→ TEXTE À LIRE:
Auteur(s) : Joyce M. Bernasek, Alan Kenigsberg, Joyce Bernasek, Alan Kenigsberg et Malcolm Peck-McQueen

Le 30 juin 2022

En réponse à l’invasion de l’Ukraine par la Russie, de nombreux pays, dont le Canada, ont rapidement imposé des sanctions à la Russie. Un élément clé des sanctions est l’interdiction de fournir des services financiers aux personnes ou entités désignées dans les territoires sanctionnés. Cette interdiction soulève des risques de non-conformité des opérations de prêt auxquelles prennent part des entités dont les activités peuvent être soumises à ces sanctions. Dans cet article, nous abordons les lois canadiennes sur les sanctions et les questions pouvant avoir une incidence sur les parties à une opération de prêt. Les exigences canadiennes en matière de lutte contre le blanchiment d’argent et la corruption en vertu de la Loi sur le recyclage des produits de la criminalité et le financement des activités terroristes et de la Loi sur la corruption d’agents publics étrangers seront également pertinentes, mais elles sortent du cadre du présent article.

→ EXTRAIT DE DONNÉES:
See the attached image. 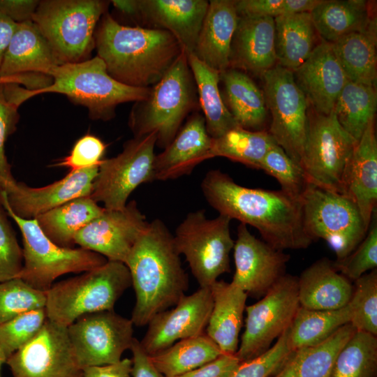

→ PROBLÈME POSÉ A:
Répondez aux questions suivantes à partir du texte sur les sanctions canadiennes :
(i) À quelle date le texte est-il publié ?
(ii) Quel élément clé des sanctions le texte mentionne-t-il ?
(iii) Quelles lois le texte juge-t-il pertinentes tout en les laissant hors de son cadre ?
→ PROBLÈME POSÉ B: Transformez en liste à puces le paragraphe du texte sur les sanctions canadiennes qui commence par « En réponse à l'invasion de l'Ukraine », en conservant ses faits principaux.
→ PROBLÈME POSÉ C: Prolongez le texte sur les sanctions canadiennes à partir de sa dernière phrase.

→ RÉSULTAT OBTENU A:
(i) Le 30 juin 2022.
(ii) L'interdiction de fournir des services financiers aux personnes ou entités désignées dans les territoires sanctionnés.
(iii) La Loi sur le recyclage des produits de la criminalité et le financement des activités terroristes, et la Loi sur la corruption d'agents publics étrangers.

→ RÉSULTAT OBTENU B:
- Après l'invasion de l'Ukraine par la Russie, de nombreux pays, dont le Canada, ont rapidement sanctionné la Russie.
- Élément clé des sanctions : l'interdiction de fournir des services financiers aux personnes ou entités désignées dans les territoires sanctionnés.
- Cette interdiction crée des risques de non-conformité pour les opérations de prêt auxquelles prennent part des entités dont les activités peuvent être visées.
- L'article traite des lois canadiennes sur les sanctions et des questions pouvant toucher les parties à une opération de prêt.
- Les exigences canadiennes contre le blanchiment d'argent et la corruption, prévues par deux lois, sont pertinentes mais ne relèvent pas de l'article.

→ RÉSULTAT OBTENU C:
Aperçu des lois canadiennes sur les sanctions

Le Canada s’est doté d’un large éventail de lois sur les sanctions économiques visant les territoires, les individus et les groupes terroristes désignés. Ces lois s’appliquent à toute personne au Canada (particuliers et entreprises) et à l’ensemble des citoyens canadiens et des sociétés constituées sous le régime canadien exerçant des activités à l’étranger. Les principales composantes des lois canadiennes sur les sanctions sont les suivantes :

  • interdictions visant la conclusion d’opérations avec des personnes désignées ou avec certains territoires ou dans des secteurs particuliers de certains territoires (par exemple, dans la région de Crimée en Russie, ou avec certains pays en lien avec des équipements pétroliers et gaziers, etc.)[1];
  • obligations en matière de contrôle, de déclaration et de gel des actifs imposées aux entités définies par règlement (qui peuvent comprendre les banques, les compagnies d’assurance, les sociétés de fiducie et de prêt et les gestionnaires de placements);
  • exemptions par voie de permis et certificats discrétionnaires et exemptions générales pour la fourniture de biens et de services autrement soumis à des restrictions, s’ils sont destinés à certaines fins (par exemple, l’aide humanitaire);
  • sanctions, y compris des amendes et des peines d’emprisonnement.

Les sanctions canadiennes sont mises en œuvre en vertu de cinq lois principales : la Loi sur les Nations Unies, la Loi sur les mesures économiques spéciales (LMES), la Loi sur la justice pour les victimes de dirigeants étrangers corrompus (Loi sur la JVDEC), la Loi sur le blocage des biens de dirigeants étrangers corrompus (Loi sur le BBDEC) et le Code criminel.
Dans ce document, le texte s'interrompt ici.